- REQUEST
Locate every line in the records below that contains the string "paper", and copy each such line in full. Matching is case-sensitive.

- MATERIAL TO PROCESS
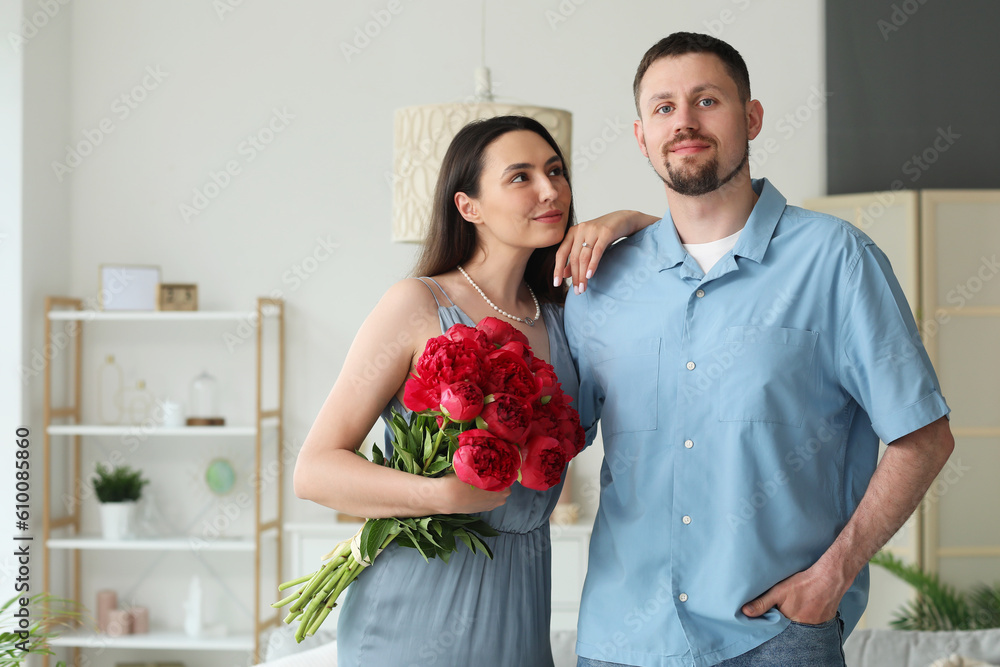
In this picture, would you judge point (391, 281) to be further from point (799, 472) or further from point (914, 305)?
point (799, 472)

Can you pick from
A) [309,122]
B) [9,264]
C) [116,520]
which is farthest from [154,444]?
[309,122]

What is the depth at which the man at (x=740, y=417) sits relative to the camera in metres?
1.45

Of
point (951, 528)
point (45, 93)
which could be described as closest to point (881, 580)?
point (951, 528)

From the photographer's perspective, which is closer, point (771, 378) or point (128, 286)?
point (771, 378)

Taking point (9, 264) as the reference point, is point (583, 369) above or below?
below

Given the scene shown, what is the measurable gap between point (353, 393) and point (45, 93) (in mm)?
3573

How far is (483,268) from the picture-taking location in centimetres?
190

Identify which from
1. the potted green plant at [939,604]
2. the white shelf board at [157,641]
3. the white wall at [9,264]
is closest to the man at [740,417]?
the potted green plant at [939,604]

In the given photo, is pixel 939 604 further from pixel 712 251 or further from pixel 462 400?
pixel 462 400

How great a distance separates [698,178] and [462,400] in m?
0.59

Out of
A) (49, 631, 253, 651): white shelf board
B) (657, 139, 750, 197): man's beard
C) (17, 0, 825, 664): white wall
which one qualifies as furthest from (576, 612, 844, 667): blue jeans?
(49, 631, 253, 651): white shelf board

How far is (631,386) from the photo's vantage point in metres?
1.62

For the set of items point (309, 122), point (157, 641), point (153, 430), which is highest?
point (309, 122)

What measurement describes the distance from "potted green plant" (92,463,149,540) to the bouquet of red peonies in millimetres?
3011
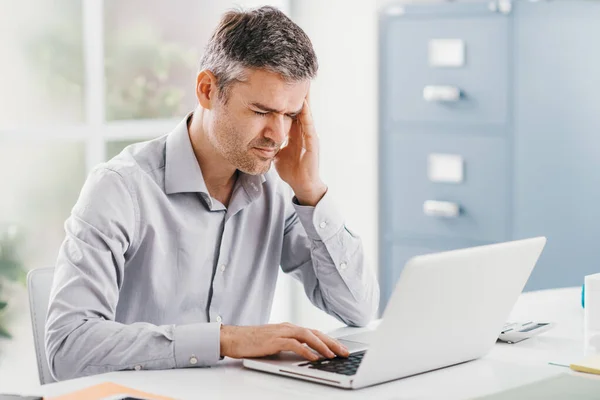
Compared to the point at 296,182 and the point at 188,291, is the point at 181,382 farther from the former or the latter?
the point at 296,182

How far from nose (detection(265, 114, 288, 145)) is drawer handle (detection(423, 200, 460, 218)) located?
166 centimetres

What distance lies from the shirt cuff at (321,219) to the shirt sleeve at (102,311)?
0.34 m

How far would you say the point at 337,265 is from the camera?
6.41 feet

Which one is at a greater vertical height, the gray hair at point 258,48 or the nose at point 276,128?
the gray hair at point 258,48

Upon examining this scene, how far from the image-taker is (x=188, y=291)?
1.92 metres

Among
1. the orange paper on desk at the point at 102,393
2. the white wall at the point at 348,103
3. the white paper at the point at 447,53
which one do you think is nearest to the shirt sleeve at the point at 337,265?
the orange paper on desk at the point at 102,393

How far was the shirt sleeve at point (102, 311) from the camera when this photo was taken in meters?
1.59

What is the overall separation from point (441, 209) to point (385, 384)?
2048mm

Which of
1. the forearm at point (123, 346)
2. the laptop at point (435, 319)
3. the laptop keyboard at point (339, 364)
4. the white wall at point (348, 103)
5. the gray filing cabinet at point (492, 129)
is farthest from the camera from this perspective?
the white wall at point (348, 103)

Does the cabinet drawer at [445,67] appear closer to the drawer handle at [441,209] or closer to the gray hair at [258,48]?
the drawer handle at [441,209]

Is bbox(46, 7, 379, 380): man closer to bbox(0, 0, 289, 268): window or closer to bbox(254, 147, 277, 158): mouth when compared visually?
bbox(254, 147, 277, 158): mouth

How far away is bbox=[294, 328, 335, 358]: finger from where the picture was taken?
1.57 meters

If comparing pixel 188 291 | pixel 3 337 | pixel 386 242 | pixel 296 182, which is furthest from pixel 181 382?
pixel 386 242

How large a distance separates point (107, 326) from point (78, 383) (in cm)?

--

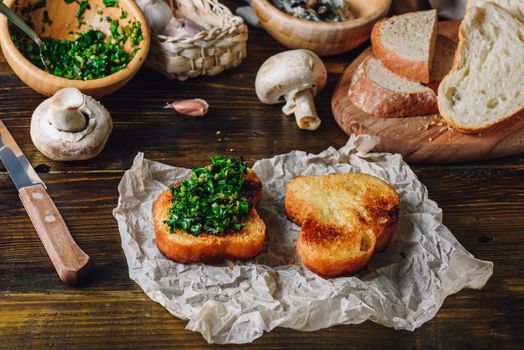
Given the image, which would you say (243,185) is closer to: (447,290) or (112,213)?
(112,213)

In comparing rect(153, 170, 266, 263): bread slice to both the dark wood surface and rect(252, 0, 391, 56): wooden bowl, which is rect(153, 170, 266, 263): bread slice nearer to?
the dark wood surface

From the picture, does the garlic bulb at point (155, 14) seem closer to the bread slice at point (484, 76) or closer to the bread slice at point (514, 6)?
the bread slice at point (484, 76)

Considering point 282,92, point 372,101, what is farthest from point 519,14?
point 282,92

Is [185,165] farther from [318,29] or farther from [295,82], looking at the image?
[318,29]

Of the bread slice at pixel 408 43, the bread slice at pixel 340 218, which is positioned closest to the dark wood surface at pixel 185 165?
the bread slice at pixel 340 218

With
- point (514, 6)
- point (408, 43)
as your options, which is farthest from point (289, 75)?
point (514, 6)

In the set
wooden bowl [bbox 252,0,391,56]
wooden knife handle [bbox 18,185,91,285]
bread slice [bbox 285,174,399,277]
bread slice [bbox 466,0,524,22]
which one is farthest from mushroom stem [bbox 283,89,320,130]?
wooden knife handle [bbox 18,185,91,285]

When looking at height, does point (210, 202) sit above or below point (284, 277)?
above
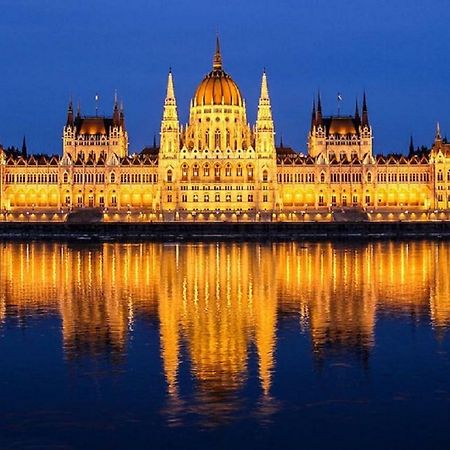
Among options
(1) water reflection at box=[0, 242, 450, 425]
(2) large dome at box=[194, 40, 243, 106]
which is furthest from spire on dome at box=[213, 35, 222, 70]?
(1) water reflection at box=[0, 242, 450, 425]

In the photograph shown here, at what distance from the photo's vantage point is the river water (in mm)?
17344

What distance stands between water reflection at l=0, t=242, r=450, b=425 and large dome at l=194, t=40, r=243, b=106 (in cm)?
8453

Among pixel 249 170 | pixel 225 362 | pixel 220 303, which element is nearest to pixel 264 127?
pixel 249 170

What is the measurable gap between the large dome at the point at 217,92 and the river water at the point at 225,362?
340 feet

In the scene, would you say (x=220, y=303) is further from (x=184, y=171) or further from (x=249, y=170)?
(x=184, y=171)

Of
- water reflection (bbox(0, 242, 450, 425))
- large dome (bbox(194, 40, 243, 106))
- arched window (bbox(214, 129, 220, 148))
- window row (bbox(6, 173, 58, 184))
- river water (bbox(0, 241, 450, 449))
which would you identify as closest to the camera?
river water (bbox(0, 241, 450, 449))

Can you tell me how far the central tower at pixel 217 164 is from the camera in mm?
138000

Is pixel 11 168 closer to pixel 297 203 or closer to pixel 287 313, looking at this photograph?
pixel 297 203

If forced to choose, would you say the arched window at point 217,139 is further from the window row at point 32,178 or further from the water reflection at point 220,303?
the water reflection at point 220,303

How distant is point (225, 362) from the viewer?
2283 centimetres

- IN RESPONSE
1. the orange paper on desk at the point at 102,393
3. the white paper at the point at 447,53
the orange paper on desk at the point at 102,393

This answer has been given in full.